#### REQUIREMENT:
The entries below are to be copied exactly, with every picture left out.

#### DATA PROVIDED:
○ ○ ○ ○ ○ ○ ○

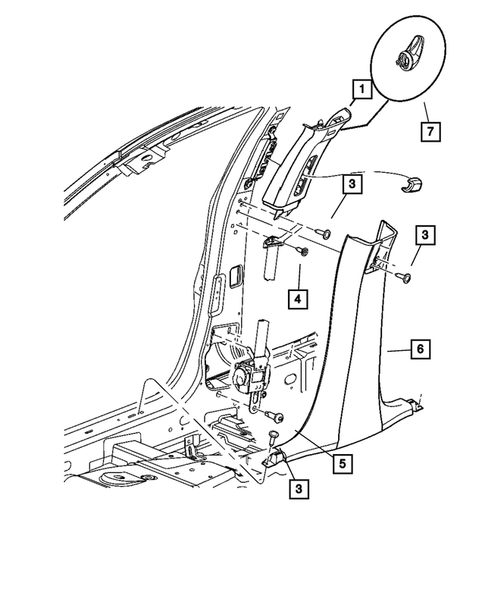 1
7
3
3
4
6
5
3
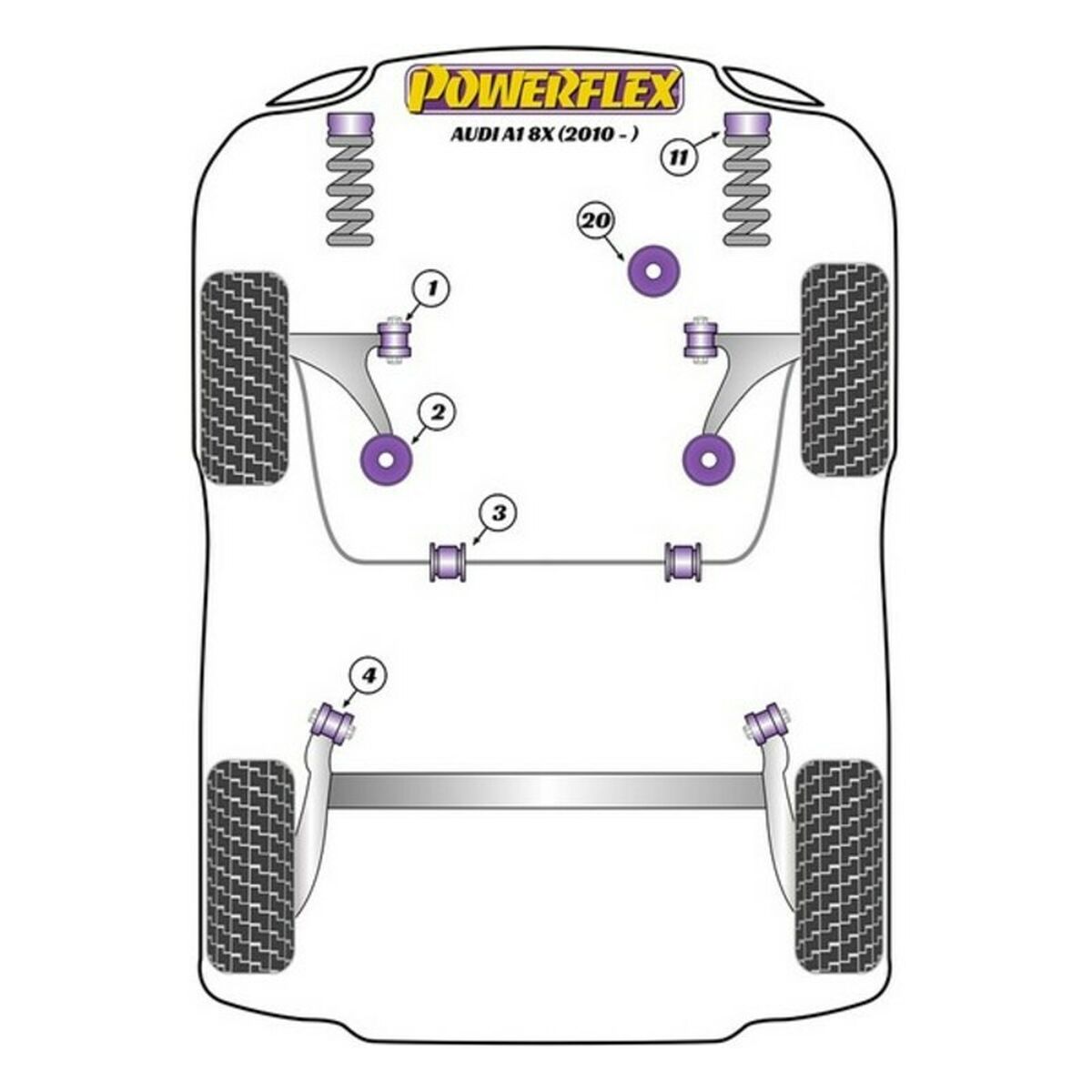 POWERFLEX
AUDI A1 8X (2010 - )

11

20

1

2

3

4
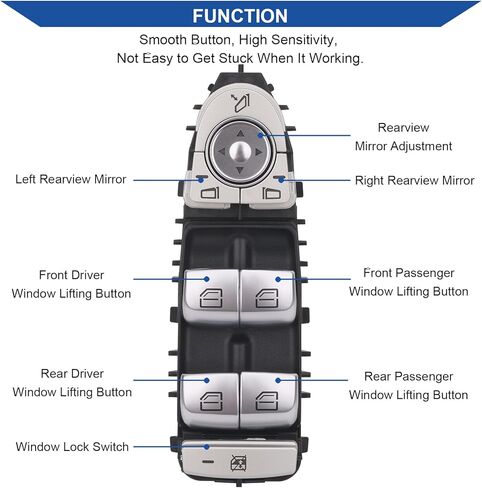 FUNCTION

Smooth Button, High Sensitivity, Not Easy to Get Stuck When It Working.

Rearview Mirror Adjustment

Left Rearview Mirror

Right Rearview Mirror

Front Driver Window Lifting Button

Front Passenger Window Lifting Button

Rear Driver Window Lifting Button

Rear Passenger Window Lifting Button

Window Lock Switch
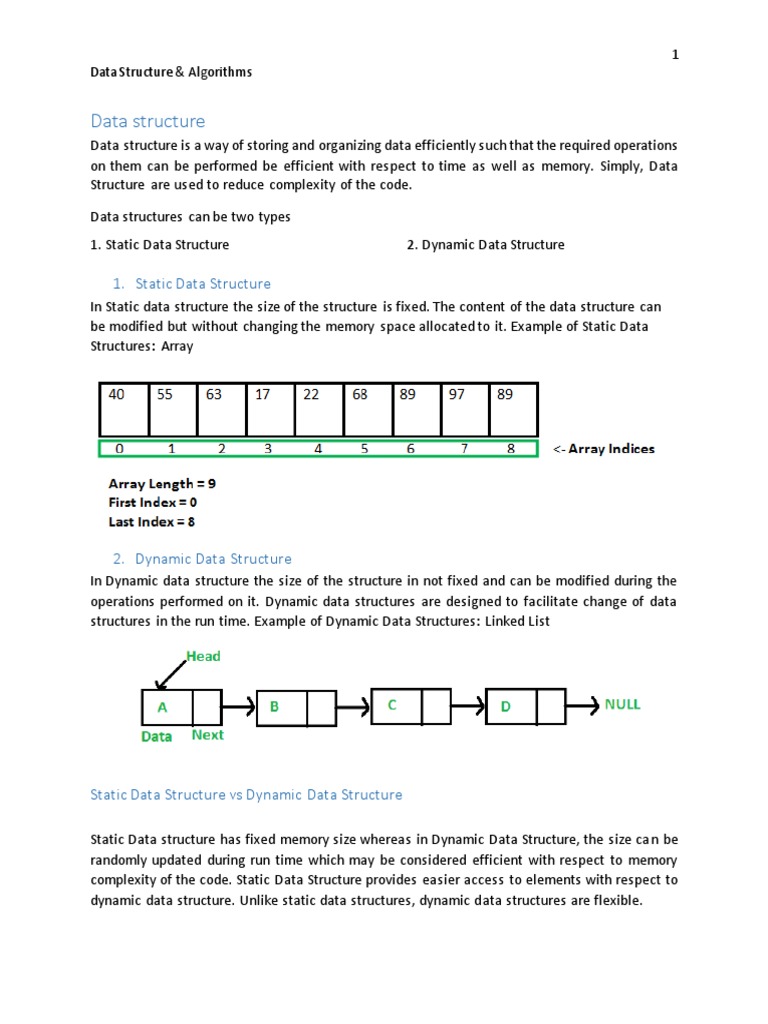 1

Data Structure & Algorithms

Data structure

Data structure is a way of storing and organizing data efficiently such that the required operations on them can be performed be efficient with respect to time as well as memory. Simply, Data Structure are used to reduce complexity of the code.

Data structures can be two types

1. Static Data Structure

2. Dynamic Data Structure

1. Static Data Structure

In Static data structure the size of the structure is fixed. The content of the data structure can be modified but without changing the memory space allocated to it. Example of Static Data Structures: Array

| 40 | 55 | 63 | 17 | 22 | 68 | 89 | 97 | 89 |
|---|---|---|---|---|---|---|---|---|
| 0 | 1 | 2 | 3 | 4 | 5 | 6 | 7 | 8 |

<- Array Indices

Array Length = 9
First Index = 0
Last Index = 8

2. Dynamic Data Structure

In Dynamic data structure the size of the structure in not fixed and can be modified during the operations performed on it. Dynamic data structures are designed to facilitate change of data structures in the run time. Example of Dynamic Data Structures: Linked List

Head

A

B

C

D

NULL

Data

Next

Static Data Structure vs Dynamic Data Structure

Static Data structure has fixed memory size whereas in Dynamic Data Structure, the size can be randomly updated during run time which may be considered efficient with respect to memory complexity of the code. Static Data Structure provides easier access to elements with respect to dynamic data structure. Unlike static data structures, dynamic data structures are flexible.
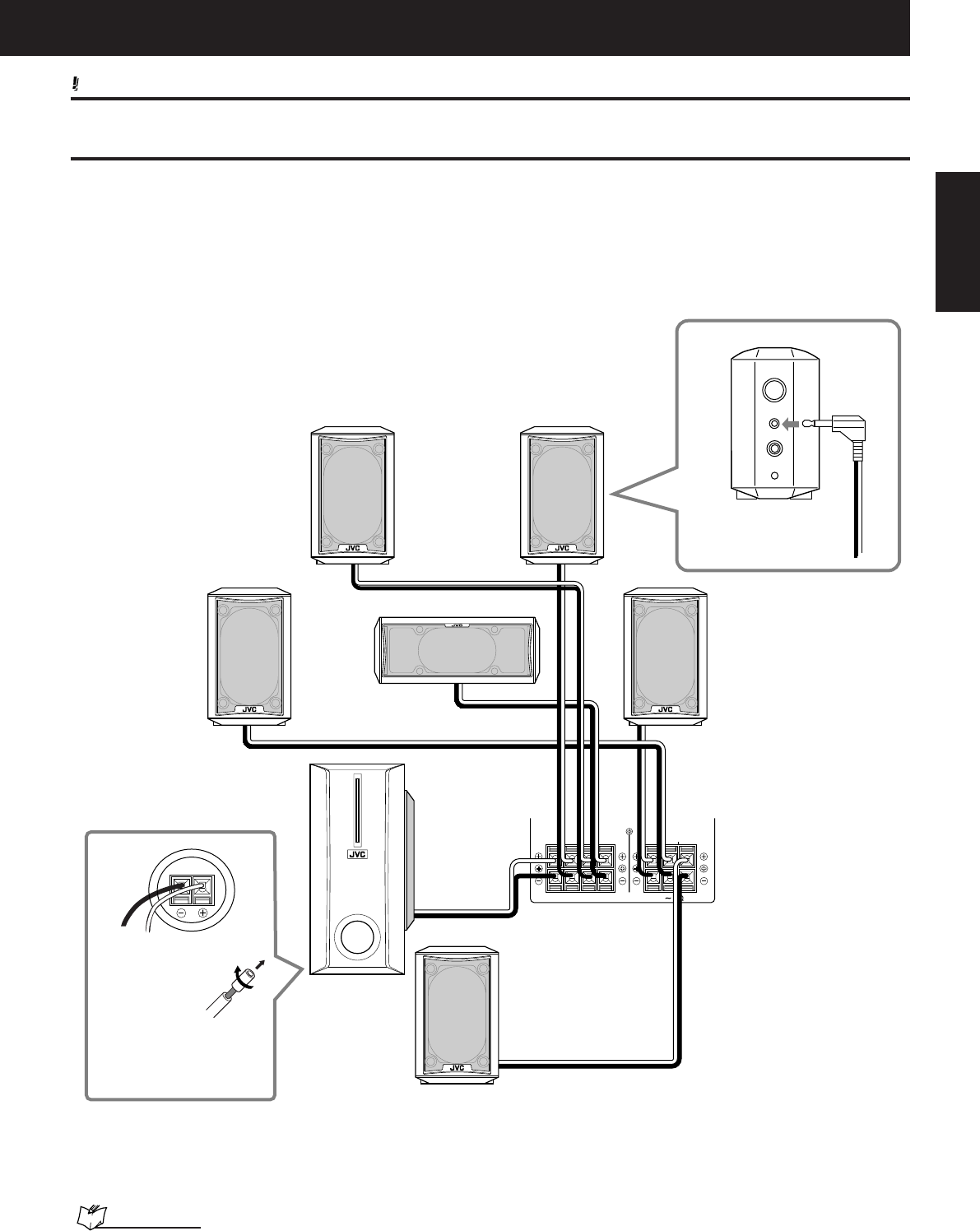 !

JVC

JVC

JVC

JVC

JVC

JVC

JVC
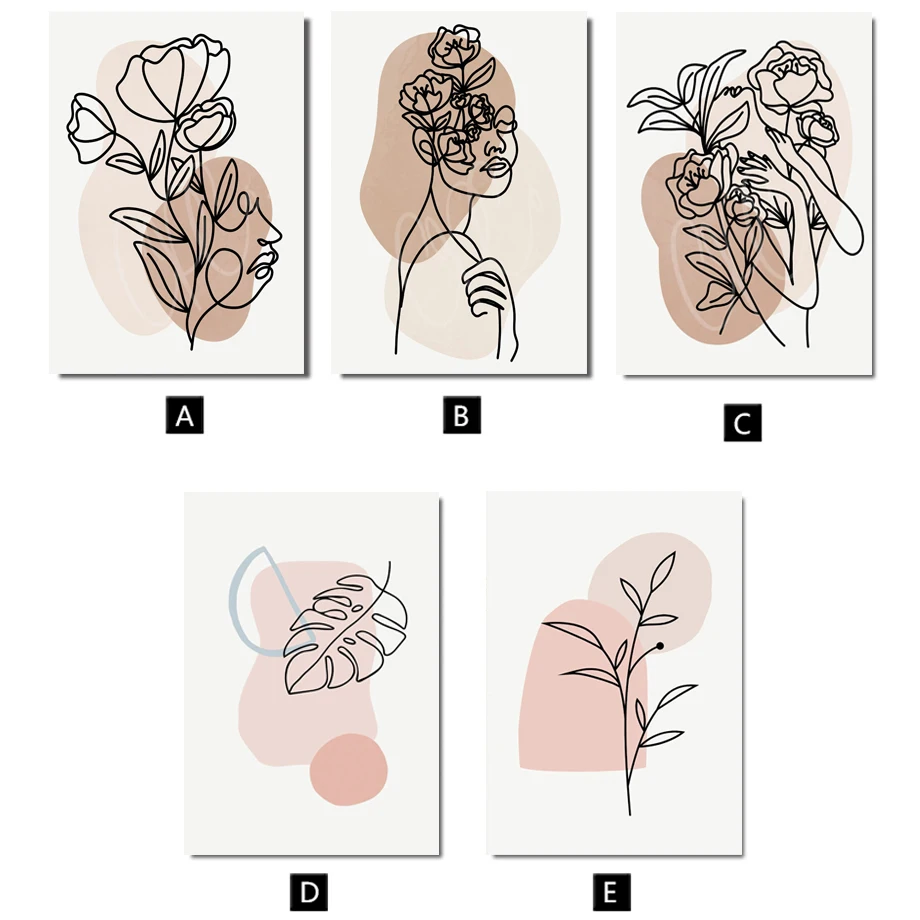 A

B

C

D

E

○ ○ ○ ○ ○ ○ ○

#### RESPONSE BELOW:
 1
7
3
3
4
6
5
3
 POWERFLEX
AUDI A1 8X (2010 - )

11

20

1

2

3

4
 FUNCTION

Smooth Button, High Sensitivity, Not Easy to Get Stuck When It Working.

Rearview Mirror Adjustment

Left Rearview Mirror

Right Rearview Mirror

Front Driver Window Lifting Button

Front Passenger Window Lifting Button

Rear Driver Window Lifting Button

Rear Passenger Window Lifting Button

Window Lock Switch
 1

Data Structure & Algorithms

Data structure

Data structure is a way of storing and organizing data efficiently such that the required operations on them can be performed be efficient with respect to time as well as memory. Simply, Data Structure are used to reduce complexity of the code.

Data structures can be two types

1. Static Data Structure

2. Dynamic Data Structure

1. Static Data Structure

In Static data structure the size of the structure is fixed. The content of the data structure can be modified but without changing the memory space allocated to it. Example of Static Data Structures: Array

| 40 | 55 | 63 | 17 | 22 | 68 | 89 | 97 | 89 |
|---|---|---|---|---|---|---|---|---|
| 0 | 1 | 2 | 3 | 4 | 5 | 6 | 7 | 8 |

<- Array Indices

Array Length = 9
First Index = 0
Last Index = 8

2. Dynamic Data Structure

In Dynamic data structure the size of the structure in not fixed and can be modified during the operations performed on it. Dynamic data structures are designed to facilitate change of data structures in the run time. Example of Dynamic Data Structures: Linked List

Head

A

B

C

D

NULL

Data

Next

Static Data Structure vs Dynamic Data Structure

Static Data structure has fixed memory size whereas in Dynamic Data Structure, the size can be randomly updated during run time which may be considered efficient with respect to memory complexity of the code. Static Data Structure provides easier access to elements with respect to dynamic data structure. Unlike static data structures, dynamic data structures are flexible.
 !

JVC

JVC

JVC

JVC

JVC

JVC

JVC
 A

B

C

D

E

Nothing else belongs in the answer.